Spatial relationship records
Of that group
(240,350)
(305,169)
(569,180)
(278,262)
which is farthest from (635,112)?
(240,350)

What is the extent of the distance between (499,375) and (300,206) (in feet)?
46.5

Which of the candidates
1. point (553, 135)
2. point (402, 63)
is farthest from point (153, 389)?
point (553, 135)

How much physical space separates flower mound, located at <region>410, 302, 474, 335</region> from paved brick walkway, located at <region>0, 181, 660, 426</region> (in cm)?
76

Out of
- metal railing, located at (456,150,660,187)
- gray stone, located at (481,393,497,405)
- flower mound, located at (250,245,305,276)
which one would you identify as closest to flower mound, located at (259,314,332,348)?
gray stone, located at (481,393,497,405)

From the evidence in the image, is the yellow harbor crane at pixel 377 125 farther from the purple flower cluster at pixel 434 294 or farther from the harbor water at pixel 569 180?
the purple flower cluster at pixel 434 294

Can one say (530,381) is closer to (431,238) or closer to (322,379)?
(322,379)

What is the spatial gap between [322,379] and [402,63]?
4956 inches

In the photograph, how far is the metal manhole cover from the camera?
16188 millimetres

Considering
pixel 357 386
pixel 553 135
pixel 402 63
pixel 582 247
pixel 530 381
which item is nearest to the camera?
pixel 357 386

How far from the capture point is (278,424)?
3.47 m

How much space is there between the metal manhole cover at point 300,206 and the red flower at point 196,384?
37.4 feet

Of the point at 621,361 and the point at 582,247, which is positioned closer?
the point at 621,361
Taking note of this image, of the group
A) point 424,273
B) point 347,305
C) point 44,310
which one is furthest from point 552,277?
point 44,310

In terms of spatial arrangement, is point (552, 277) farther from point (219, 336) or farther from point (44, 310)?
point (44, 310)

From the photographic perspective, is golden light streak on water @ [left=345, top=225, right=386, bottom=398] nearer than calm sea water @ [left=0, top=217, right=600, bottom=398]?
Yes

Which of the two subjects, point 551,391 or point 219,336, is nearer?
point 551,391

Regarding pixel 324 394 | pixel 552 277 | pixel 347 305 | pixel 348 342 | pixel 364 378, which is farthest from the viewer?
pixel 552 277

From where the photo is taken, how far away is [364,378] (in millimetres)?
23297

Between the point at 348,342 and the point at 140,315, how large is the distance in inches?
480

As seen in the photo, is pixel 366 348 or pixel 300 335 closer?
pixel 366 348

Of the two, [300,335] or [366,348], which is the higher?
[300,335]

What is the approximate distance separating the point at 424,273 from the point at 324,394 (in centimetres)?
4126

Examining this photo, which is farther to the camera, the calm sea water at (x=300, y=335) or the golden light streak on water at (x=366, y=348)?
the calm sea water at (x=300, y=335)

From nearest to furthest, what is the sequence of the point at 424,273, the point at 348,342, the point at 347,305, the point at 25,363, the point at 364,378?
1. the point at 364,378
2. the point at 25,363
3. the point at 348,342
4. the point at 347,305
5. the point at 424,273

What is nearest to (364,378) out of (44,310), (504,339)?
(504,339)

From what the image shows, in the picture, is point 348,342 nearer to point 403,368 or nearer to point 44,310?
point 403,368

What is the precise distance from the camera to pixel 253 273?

**What you should do:**
Reproduce all of the material above word for word, keeping every line in its original order.

**Result below:**
Of that group
(240,350)
(305,169)
(569,180)
(278,262)
which is farthest from (635,112)?
(240,350)

What is the extent of the distance between (499,375) and (300,206) (in feet)?
46.5

Which of the candidates
1. point (553, 135)
2. point (402, 63)
is farthest from point (153, 389)?
point (553, 135)

How much physical space separates flower mound, located at <region>410, 302, 474, 335</region> from paved brick walkway, located at <region>0, 181, 660, 426</region> (in cm)?
76

Out of
- metal railing, located at (456,150,660,187)
- gray stone, located at (481,393,497,405)
- flower mound, located at (250,245,305,276)
which one would you identify as closest to flower mound, located at (259,314,332,348)?
gray stone, located at (481,393,497,405)

From the evidence in the image, is the yellow harbor crane at pixel 377 125 farther from the purple flower cluster at pixel 434 294 or farther from the harbor water at pixel 569 180?
the purple flower cluster at pixel 434 294

Can one say (530,381) is closer to (431,238) or closer to (322,379)?
(322,379)

What is the spatial gap between [322,379] and [402,63]?
4956 inches

In the photograph, how far is the metal manhole cover from the camera?
16188 millimetres

Considering
pixel 357 386
pixel 553 135
pixel 402 63
pixel 582 247
pixel 530 381
which item is nearest to the camera?
pixel 357 386

How far from the capture point is (278,424)?
3.47 m

How much space is there between the metal manhole cover at point 300,206 and the red flower at point 196,384?
37.4 feet

Of the point at 621,361 and the point at 582,247, which is positioned closer?
the point at 621,361
Taking note of this image, of the group
A) point 424,273
B) point 347,305
C) point 44,310
which one is furthest from point 552,277?
point 44,310

In terms of spatial arrangement, is point (552, 277) farther from point (219, 336) or farther from point (44, 310)?
point (44, 310)

From the photographic perspective, is golden light streak on water @ [left=345, top=225, right=386, bottom=398] nearer than calm sea water @ [left=0, top=217, right=600, bottom=398]?
Yes

Which of the two subjects, point 551,391 or point 219,336, is nearer?
point 551,391

Regarding pixel 324 394 | pixel 552 277 | pixel 347 305 | pixel 348 342 | pixel 364 378, which is farthest from the viewer?
pixel 552 277

From where the photo is taken, how far away is [364,378] (in millimetres)?
23297

Between the point at 348,342 and the point at 140,315, how large is the distance in inches?
480

As seen in the photo, is pixel 366 348 or pixel 300 335 closer?
pixel 366 348

Of the two, [300,335] or [366,348], which is the higher?
[300,335]

What is the approximate distance separating the point at 424,273 from the point at 324,394 (in centimetres)?
4126

Examining this photo, which is farther to the camera, the calm sea water at (x=300, y=335) or the golden light streak on water at (x=366, y=348)?
the calm sea water at (x=300, y=335)

From nearest to furthest, what is the sequence of the point at 424,273, the point at 348,342, the point at 347,305, the point at 25,363, the point at 364,378?
1. the point at 364,378
2. the point at 25,363
3. the point at 348,342
4. the point at 347,305
5. the point at 424,273

What is nearest to (364,378) out of (44,310), (504,339)?
(504,339)

From what the image shows, in the picture, is point 348,342 nearer to point 403,368 or nearer to point 44,310?
point 403,368

What is the precise distance from the camera to pixel 253 273?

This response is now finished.